At this point the performance difference is just academic curiosity from my part.

PS Compilation is made with the appropriate flags e.g. -O3 -march=native or -O3 -ipo

In my case, and from what I understand also @FortranFan’s, the benefits are noticeable if you put the full procedures in a module and not just the interface. This way the compiler might perform more aggressive inlining and dead code elimination than if the subroutines were in separate compilation units. I am guessing that @FortranFan’s results pertain primarily to the reference (or “Netlib”) LAPACK.
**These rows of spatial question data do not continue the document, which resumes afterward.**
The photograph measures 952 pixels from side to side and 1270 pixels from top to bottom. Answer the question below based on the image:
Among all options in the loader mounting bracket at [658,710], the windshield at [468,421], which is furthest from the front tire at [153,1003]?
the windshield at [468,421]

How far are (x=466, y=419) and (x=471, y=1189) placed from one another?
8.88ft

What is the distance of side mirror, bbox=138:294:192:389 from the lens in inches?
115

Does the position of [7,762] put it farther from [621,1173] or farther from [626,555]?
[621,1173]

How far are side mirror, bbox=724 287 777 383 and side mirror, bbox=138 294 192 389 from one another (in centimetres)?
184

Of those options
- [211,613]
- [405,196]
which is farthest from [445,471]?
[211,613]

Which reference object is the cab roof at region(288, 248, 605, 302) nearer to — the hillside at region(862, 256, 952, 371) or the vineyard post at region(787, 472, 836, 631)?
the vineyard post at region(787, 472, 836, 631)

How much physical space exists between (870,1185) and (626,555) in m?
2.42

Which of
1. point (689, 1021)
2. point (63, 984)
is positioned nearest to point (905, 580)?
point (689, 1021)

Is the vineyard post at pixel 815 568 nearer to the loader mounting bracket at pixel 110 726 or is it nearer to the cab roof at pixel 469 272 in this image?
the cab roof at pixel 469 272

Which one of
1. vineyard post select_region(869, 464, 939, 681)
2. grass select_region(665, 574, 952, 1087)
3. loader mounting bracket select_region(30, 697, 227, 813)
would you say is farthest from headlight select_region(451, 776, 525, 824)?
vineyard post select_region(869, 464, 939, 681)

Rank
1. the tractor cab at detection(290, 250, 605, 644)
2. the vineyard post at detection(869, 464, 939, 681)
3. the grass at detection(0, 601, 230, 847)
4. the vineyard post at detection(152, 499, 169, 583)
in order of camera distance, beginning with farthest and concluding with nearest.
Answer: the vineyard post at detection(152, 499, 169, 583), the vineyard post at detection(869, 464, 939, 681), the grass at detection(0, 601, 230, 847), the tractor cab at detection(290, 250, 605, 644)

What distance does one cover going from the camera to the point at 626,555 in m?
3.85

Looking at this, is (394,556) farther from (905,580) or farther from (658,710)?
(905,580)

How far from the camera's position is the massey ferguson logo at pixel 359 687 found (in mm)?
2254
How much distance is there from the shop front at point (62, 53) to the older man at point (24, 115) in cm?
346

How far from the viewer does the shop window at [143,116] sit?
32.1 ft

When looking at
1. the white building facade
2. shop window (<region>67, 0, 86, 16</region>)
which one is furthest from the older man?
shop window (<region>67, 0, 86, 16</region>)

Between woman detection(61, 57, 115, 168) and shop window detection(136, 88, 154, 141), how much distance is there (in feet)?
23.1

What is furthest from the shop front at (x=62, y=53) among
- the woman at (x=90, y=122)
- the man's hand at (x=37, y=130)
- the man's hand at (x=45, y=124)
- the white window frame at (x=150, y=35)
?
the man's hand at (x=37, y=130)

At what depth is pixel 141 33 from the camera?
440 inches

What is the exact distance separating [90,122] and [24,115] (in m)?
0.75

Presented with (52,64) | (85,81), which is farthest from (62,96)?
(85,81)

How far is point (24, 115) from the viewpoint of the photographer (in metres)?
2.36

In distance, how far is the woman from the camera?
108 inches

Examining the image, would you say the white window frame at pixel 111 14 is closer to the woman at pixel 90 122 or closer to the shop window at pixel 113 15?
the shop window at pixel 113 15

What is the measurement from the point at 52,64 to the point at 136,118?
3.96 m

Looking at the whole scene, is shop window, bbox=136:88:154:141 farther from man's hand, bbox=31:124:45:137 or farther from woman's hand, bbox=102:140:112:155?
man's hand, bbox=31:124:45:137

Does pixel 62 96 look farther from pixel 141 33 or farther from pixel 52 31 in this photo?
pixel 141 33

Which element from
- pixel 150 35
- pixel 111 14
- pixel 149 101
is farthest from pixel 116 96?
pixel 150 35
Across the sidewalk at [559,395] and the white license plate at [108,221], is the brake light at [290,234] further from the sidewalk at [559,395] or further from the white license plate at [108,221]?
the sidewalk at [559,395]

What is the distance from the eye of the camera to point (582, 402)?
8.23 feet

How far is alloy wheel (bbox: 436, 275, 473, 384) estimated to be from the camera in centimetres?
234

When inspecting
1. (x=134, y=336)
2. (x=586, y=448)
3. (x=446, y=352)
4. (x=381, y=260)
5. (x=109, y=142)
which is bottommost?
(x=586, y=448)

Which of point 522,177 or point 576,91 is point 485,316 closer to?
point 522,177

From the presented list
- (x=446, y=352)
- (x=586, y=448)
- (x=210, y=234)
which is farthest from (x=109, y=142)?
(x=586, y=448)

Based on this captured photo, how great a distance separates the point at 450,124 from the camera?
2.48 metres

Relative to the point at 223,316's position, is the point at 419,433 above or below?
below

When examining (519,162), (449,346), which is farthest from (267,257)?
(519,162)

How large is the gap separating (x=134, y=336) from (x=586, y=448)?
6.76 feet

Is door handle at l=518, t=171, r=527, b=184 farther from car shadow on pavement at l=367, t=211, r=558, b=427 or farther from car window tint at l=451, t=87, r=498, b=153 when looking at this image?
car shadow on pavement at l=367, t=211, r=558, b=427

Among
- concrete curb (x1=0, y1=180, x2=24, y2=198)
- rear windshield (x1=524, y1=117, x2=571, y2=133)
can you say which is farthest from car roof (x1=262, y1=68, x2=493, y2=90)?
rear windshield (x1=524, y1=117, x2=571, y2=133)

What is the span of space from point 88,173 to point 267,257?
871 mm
However, in case of LAPACK we should be cautious about making generalizations, since optimized versions like OpenBLAS, ReLAPACK, and Intel MKL LAPACK also make certain algorithmic changes compared to the reference Fortran LAPACK. If you take a look at the OpenBLAS repository, it has lapack-netlib/ and lapack/ subfolders. In the latter, a subset of the most commonly used LAPACK routines is actually re-implemented (in C) for better performance.

1 Like

You can use the Intel Fortran Classic compiler flag -check arg_temp_created or the GNU Fortran -fcheck=array-temps to verify there are no temporary copies being made. I remember having similar issues once, but have forgotten the details.

1 Like

Thanks for the suggestion. I recall back when I looked into this, 1.5y ago, I used -fcheck=array-temps to check for temps but nothing popped up.